Der Coach hat den Plan für die nächsten Wochen noch nicht hochgeladen (und ich sehe ihn vor mir, wie er beim Anblick meiner Zwift-Eskapaden und grauenhaften Läufe vermutlich ein bisschen die Stirn runzelt), aber es besteht Grund zur Vermutung, dass er mir morgen einen ruhigen Tag reindrückt, weil ich am 24. und am 25. natürlich angesichts der Essensberge powern werde. Bitte einmal Hand hoch, wer diesen weihnachtlichen Sportstress auch kennt, weil er oder sie nicht willensstark genug ist, an Weihnachten NICHT zuzugreifen? Es gab Momente, in denen ich mich auch bei solchen wunderbaren kulinarischen Highlights komplett kasteien konnte, aber das hat mich weder glücklicher noch schlanker gemacht, deshalb lieber ordentlich sporteln und dann ordentlich schlemmen.
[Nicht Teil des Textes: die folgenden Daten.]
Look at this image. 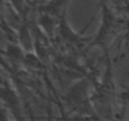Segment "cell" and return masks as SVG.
<instances>
[{
  "label": "cell",
  "mask_w": 129,
  "mask_h": 121,
  "mask_svg": "<svg viewBox=\"0 0 129 121\" xmlns=\"http://www.w3.org/2000/svg\"><path fill=\"white\" fill-rule=\"evenodd\" d=\"M103 24L100 27L99 34L96 35L94 43L91 45H100V47H105L110 40L111 37V30L115 29V20L111 15V13L109 12V9L104 5L103 7Z\"/></svg>",
  "instance_id": "cell-2"
},
{
  "label": "cell",
  "mask_w": 129,
  "mask_h": 121,
  "mask_svg": "<svg viewBox=\"0 0 129 121\" xmlns=\"http://www.w3.org/2000/svg\"><path fill=\"white\" fill-rule=\"evenodd\" d=\"M128 44H129V38H128Z\"/></svg>",
  "instance_id": "cell-3"
},
{
  "label": "cell",
  "mask_w": 129,
  "mask_h": 121,
  "mask_svg": "<svg viewBox=\"0 0 129 121\" xmlns=\"http://www.w3.org/2000/svg\"><path fill=\"white\" fill-rule=\"evenodd\" d=\"M66 103L70 112L92 113V97L90 96V83L87 80L76 82L66 95Z\"/></svg>",
  "instance_id": "cell-1"
}]
</instances>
Fazit: Die Tage werden ab heute wieder länger, DER WINTER HAT ANGEFANGEN (es sieht aber nicht wirklich nach Winter aus), an Weihnachten wird gut gekurbelt und meine Laufbeine kommen hoffentlich auch demnächst wieder. Die Yogastunden für die Woche sind auch schon eingeplant und trotz meines Lauffrusts gibt es insgesamt doch eigentlich gar nichts zu meckern. Frohe Weihnachten, schlemmt schön und bis nächsten Sonntag!